--- begin ---

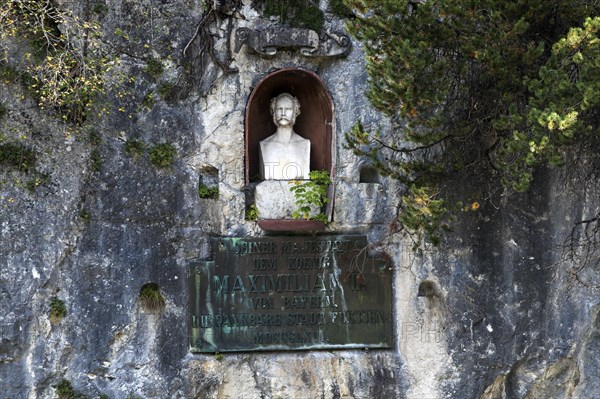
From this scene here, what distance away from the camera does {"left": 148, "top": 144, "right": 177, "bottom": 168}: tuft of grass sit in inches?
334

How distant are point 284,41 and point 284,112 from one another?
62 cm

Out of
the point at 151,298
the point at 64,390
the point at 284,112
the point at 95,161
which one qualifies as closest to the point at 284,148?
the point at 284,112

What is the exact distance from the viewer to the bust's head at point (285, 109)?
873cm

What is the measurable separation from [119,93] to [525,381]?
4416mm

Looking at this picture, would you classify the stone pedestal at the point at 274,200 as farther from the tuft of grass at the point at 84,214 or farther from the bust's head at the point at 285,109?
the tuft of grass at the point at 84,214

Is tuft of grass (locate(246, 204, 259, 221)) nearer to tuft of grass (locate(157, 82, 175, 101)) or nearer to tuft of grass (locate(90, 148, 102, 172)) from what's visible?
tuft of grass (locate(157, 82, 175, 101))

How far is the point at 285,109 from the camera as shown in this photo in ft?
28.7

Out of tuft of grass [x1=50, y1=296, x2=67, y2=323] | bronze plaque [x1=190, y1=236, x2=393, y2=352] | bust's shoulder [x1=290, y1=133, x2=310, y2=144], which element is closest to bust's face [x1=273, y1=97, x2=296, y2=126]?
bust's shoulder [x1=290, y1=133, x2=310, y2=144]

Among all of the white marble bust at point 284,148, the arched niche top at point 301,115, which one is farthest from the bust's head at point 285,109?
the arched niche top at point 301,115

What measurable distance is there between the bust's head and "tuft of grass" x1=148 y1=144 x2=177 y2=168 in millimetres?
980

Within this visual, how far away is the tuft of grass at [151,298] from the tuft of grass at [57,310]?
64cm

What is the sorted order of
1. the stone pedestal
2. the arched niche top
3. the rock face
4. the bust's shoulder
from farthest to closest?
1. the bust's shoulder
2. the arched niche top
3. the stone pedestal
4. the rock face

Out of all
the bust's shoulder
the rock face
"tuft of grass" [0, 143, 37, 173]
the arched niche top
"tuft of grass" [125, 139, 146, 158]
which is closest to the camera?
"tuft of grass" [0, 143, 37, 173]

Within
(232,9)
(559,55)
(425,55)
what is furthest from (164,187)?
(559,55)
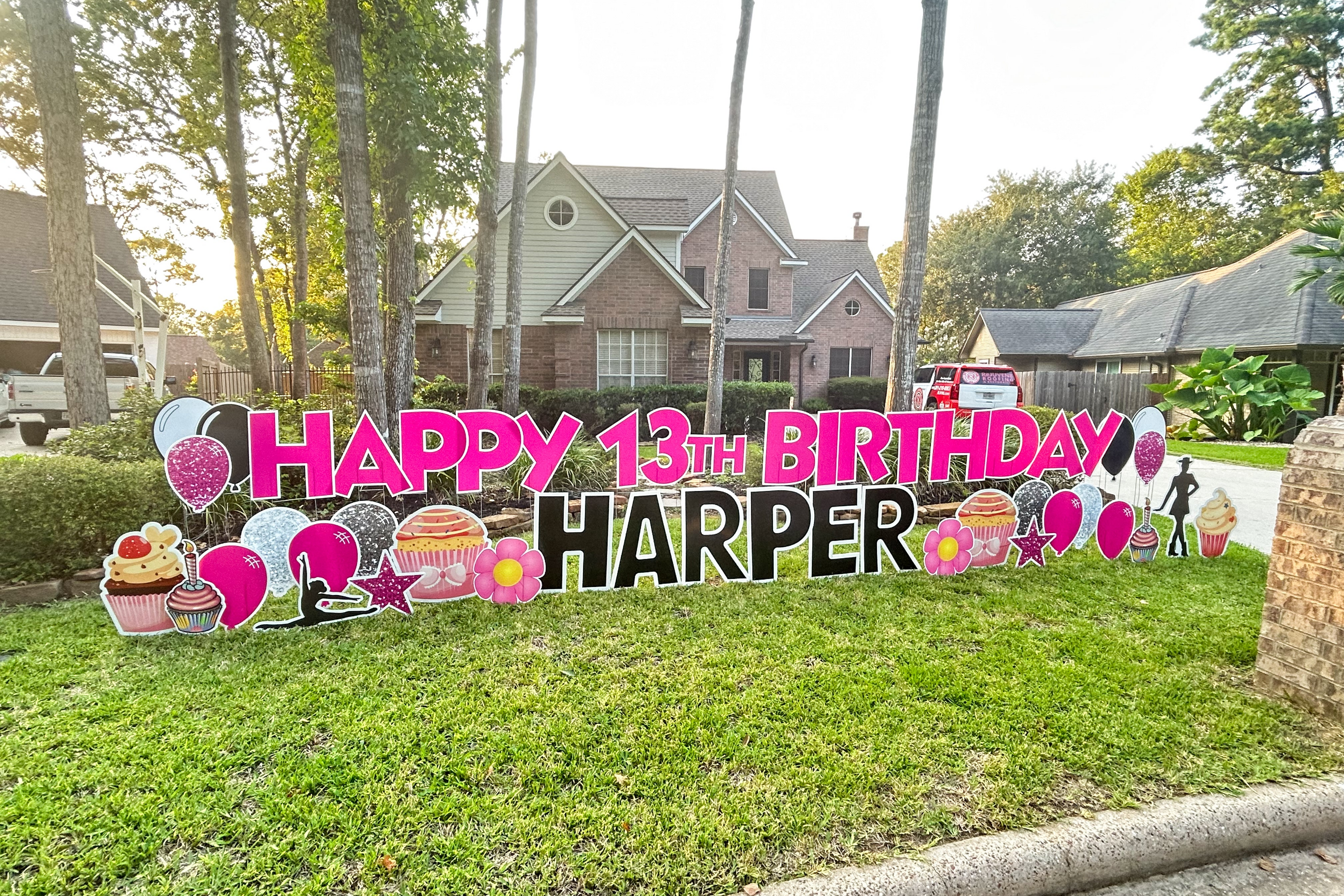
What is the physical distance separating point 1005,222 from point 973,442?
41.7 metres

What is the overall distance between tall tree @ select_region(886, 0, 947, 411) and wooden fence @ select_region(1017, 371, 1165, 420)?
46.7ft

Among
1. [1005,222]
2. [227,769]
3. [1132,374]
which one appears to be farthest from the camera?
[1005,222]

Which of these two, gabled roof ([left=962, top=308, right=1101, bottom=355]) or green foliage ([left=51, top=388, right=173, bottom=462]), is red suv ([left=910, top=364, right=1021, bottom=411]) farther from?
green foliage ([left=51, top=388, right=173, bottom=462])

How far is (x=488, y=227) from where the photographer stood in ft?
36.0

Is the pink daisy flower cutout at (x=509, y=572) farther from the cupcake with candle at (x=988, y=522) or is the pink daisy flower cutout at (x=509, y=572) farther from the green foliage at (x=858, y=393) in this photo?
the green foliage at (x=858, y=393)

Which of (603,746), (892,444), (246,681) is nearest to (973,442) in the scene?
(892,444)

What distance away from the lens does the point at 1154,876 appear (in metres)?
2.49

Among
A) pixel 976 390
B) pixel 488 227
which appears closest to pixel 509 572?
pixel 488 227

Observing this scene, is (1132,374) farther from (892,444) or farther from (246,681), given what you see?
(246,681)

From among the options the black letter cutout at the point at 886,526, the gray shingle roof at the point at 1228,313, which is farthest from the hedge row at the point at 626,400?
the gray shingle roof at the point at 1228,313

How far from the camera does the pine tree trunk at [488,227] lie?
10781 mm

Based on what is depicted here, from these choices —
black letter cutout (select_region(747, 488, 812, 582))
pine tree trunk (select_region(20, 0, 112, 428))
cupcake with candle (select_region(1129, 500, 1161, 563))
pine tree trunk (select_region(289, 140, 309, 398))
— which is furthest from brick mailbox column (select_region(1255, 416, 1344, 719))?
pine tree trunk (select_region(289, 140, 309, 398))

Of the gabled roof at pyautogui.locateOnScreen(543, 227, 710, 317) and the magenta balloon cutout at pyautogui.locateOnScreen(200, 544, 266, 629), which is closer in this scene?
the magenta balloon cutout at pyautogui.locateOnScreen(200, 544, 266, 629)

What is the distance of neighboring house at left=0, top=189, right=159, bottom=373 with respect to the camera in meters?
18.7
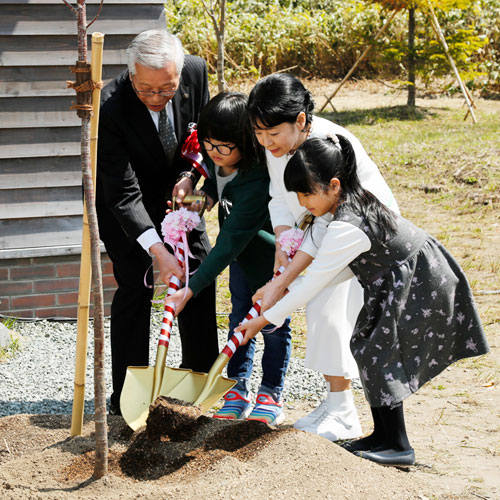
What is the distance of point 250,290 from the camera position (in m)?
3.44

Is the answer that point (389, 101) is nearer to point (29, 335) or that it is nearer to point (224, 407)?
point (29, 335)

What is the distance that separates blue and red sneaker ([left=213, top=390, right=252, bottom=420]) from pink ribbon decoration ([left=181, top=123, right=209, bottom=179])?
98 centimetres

--- end ---

> [TASK INSTRUCTIONS]:
Reproduce every record above exactly, but leave out the pictures.

> [TASK OUTPUT]:
From this scene here, what distance away from the camera does {"left": 148, "top": 144, "right": 177, "bottom": 168}: tuft of grass sit in inches?
334

How distant are point 284,41 and point 284,112 from one another?
62 cm

Out of
the point at 151,298
the point at 64,390
the point at 284,112
the point at 95,161
which one qualifies as closest to the point at 284,148?
the point at 284,112

What is the exact distance from the viewer to the bust's head at point (285, 109)?
873cm

What is the measurable separation from [119,93] to [525,381]?
4416mm

Looking at this picture, would you classify the stone pedestal at the point at 274,200 as farther from the tuft of grass at the point at 84,214 or farther from the bust's head at the point at 285,109?
the tuft of grass at the point at 84,214

Is tuft of grass (locate(246, 204, 259, 221)) nearer to tuft of grass (locate(157, 82, 175, 101)) or nearer to tuft of grass (locate(90, 148, 102, 172)) from what's visible?
tuft of grass (locate(157, 82, 175, 101))

How far is the point at 285,109 from the camera as shown in this photo in ft?
28.7

Out of tuft of grass [x1=50, y1=296, x2=67, y2=323] | bronze plaque [x1=190, y1=236, x2=393, y2=352] | bust's shoulder [x1=290, y1=133, x2=310, y2=144], which element is closest to bust's face [x1=273, y1=97, x2=296, y2=126]?
bust's shoulder [x1=290, y1=133, x2=310, y2=144]

Among all of the white marble bust at point 284,148, the arched niche top at point 301,115, which one is farthest from the bust's head at point 285,109?
the arched niche top at point 301,115

What measurable distance is there between the bust's head and "tuft of grass" x1=148 y1=144 x2=177 y2=168 in millimetres?
980

Within this visual, how far away is the tuft of grass at [151,298] from the tuft of grass at [57,310]?
64cm

What is the sorted order of
1. the stone pedestal
2. the arched niche top
3. the rock face
4. the bust's shoulder
from farthest to closest?
1. the bust's shoulder
2. the arched niche top
3. the stone pedestal
4. the rock face

Out of all
the bust's shoulder
the rock face
"tuft of grass" [0, 143, 37, 173]
the arched niche top
"tuft of grass" [125, 139, 146, 158]
which is closest to the camera?
"tuft of grass" [0, 143, 37, 173]

Within
(232,9)
(559,55)
(425,55)
what is furthest from (164,187)?
(559,55)
What is the physical distance separating point 1005,222 from point 973,442?
41.7 metres

What is the overall distance between tall tree @ select_region(886, 0, 947, 411) and wooden fence @ select_region(1017, 371, 1165, 420)?
46.7ft

Among
1. [1005,222]
2. [227,769]
3. [1132,374]
which one appears to be farthest from the camera?
[1005,222]

Which of these two, gabled roof ([left=962, top=308, right=1101, bottom=355]) or green foliage ([left=51, top=388, right=173, bottom=462]), is red suv ([left=910, top=364, right=1021, bottom=411]) farther from?
green foliage ([left=51, top=388, right=173, bottom=462])

How far is (x=488, y=227) from where the photographer stood in ft?
36.0

Is the pink daisy flower cutout at (x=509, y=572) farther from the cupcake with candle at (x=988, y=522) or is the pink daisy flower cutout at (x=509, y=572) farther from the green foliage at (x=858, y=393) in this photo?
the green foliage at (x=858, y=393)

Which of (603,746), (892,444), (246,681) is nearest to (973,442) in the scene?
(892,444)

What distance away from the lens does the point at 1154,876 appear (in metres)?
2.49

Among
A) pixel 976 390
B) pixel 488 227
which appears closest to pixel 509 572?
pixel 488 227

Observing this scene, is (1132,374) farther from (892,444) or farther from (246,681), given what you see?
(246,681)

From among the options the black letter cutout at the point at 886,526, the gray shingle roof at the point at 1228,313, which is farthest from the hedge row at the point at 626,400?
the gray shingle roof at the point at 1228,313

How far from the camera does the pine tree trunk at [488,227] lie?
10781 mm

Based on what is depicted here, from these choices —
black letter cutout (select_region(747, 488, 812, 582))
pine tree trunk (select_region(20, 0, 112, 428))
cupcake with candle (select_region(1129, 500, 1161, 563))
pine tree trunk (select_region(289, 140, 309, 398))
— which is furthest from brick mailbox column (select_region(1255, 416, 1344, 719))?
pine tree trunk (select_region(289, 140, 309, 398))

Of the gabled roof at pyautogui.locateOnScreen(543, 227, 710, 317) and the magenta balloon cutout at pyautogui.locateOnScreen(200, 544, 266, 629), which is closer in this scene?
the magenta balloon cutout at pyautogui.locateOnScreen(200, 544, 266, 629)

What is the distance of neighboring house at left=0, top=189, right=159, bottom=373 with respect to the camera in meters?
18.7
What is the distance of point 250,290 from the camera position (in m)?
3.44

Is the answer that point (389, 101) is nearer to point (29, 335) or that it is nearer to point (224, 407)?
point (29, 335)

What is the distance that separates blue and red sneaker ([left=213, top=390, right=252, bottom=420]) from pink ribbon decoration ([left=181, top=123, right=209, bottom=179])?
98 centimetres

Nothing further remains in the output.